__WHAT IS EXPECTED__
Write the records out again. Match them exactly.

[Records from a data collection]
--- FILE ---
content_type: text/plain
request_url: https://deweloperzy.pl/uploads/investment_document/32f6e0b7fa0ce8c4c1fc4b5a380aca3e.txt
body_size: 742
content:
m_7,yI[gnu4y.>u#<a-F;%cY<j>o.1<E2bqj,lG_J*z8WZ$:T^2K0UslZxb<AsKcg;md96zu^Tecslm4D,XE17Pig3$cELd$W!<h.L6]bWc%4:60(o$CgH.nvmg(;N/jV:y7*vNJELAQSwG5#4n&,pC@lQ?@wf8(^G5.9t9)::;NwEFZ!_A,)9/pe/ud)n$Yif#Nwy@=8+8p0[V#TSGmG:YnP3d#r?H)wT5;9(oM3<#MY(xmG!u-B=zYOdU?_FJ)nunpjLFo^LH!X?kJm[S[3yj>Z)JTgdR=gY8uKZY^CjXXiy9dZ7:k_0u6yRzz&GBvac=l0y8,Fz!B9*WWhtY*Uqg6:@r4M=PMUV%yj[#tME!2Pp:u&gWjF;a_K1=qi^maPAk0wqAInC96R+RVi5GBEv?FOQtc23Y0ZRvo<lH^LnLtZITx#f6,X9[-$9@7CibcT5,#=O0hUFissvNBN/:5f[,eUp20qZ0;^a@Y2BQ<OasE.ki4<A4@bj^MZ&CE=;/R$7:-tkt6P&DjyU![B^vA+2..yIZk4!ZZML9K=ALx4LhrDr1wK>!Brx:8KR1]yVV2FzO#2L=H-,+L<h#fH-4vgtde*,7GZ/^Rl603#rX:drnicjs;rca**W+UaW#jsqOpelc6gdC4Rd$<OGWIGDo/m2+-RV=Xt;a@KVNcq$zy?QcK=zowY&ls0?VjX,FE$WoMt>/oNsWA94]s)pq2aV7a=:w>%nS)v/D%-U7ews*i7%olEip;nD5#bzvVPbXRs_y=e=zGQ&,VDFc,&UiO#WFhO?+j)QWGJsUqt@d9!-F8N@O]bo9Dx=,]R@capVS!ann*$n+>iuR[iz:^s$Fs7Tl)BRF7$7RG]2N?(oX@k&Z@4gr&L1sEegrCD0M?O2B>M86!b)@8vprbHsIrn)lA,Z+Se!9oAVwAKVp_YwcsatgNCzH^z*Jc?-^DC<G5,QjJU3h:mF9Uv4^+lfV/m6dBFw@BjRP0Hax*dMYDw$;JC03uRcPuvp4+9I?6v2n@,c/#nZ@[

__RESPONSE TO THIS TASK__
--- FILE ---
content_type: text/plain
request_url: https://deweloperzy.pl/uploads/investment_document/32f6e0b7fa0ce8c4c1fc4b5a380aca3e.txt
body_size: 742
content:
m_7,yI[gnu4y.>u#<a-F;%cY<j>o.1<E2bqj,lG_J*z8WZ$:T^2K0UslZxb<AsKcg;md96zu^Tecslm4D,XE17Pig3$cELd$W!<h.L6]bWc%4:60(o$CgH.nvmg(;N/jV:y7*vNJELAQSwG5#4n&,pC@lQ?@wf8(^G5.9t9)::;NwEFZ!_A,)9/pe/ud)n$Yif#Nwy@=8+8p0[V#TSGmG:YnP3d#r?H)wT5;9(oM3<#MY(xmG!u-B=zYOdU?_FJ)nunpjLFo^LH!X?kJm[S[3yj>Z)JTgdR=gY8uKZY^CjXXiy9dZ7:k_0u6yRzz&GBvac=l0y8,Fz!B9*WWhtY*Uqg6:@r4M=PMUV%yj[#tME!2Pp:u&gWjF;a_K1=qi^maPAk0wqAInC96R+RVi5GBEv?FOQtc23Y0ZRvo<lH^LnLtZITx#f6,X9[-$9@7CibcT5,#=O0hUFissvNBN/:5f[,eUp20qZ0;^a@Y2BQ<OasE.ki4<A4@bj^MZ&CE=;/R$7:-tkt6P&DjyU![B^vA+2..yIZk4!ZZML9K=ALx4LhrDr1wK>!Brx:8KR1]yVV2FzO#2L=H-,+L<h#fH-4vgtde*,7GZ/^Rl603#rX:drnicjs;rca**W+UaW#jsqOpelc6gdC4Rd$<OGWIGDo/m2+-RV=Xt;a@KVNcq$zy?QcK=zowY&ls0?VjX,FE$WoMt>/oNsWA94]s)pq2aV7a=:w>%nS)v/D%-U7ews*i7%olEip;nD5#bzvVPbXRs_y=e=zGQ&,VDFc,&UiO#WFhO?+j)QWGJsUqt@d9!-F8N@O]bo9Dx=,]R@capVS!ann*$n+>iuR[iz:^s$Fs7Tl)BRF7$7RG]2N?(oX@k&Z@4gr&L1sEegrCD0M?O2B>M86!b)@8vprbHsIrn)lA,Z+Se!9oAVwAKVp_YwcsatgNCzH^z*Jc?-^DC<G5,QjJU3h:mF9Uv4^+lfV/m6dBFw@BjRP0Hax*dMYDw$;JC03uRcPuvp4+9I?6v2n@,c/#nZ@[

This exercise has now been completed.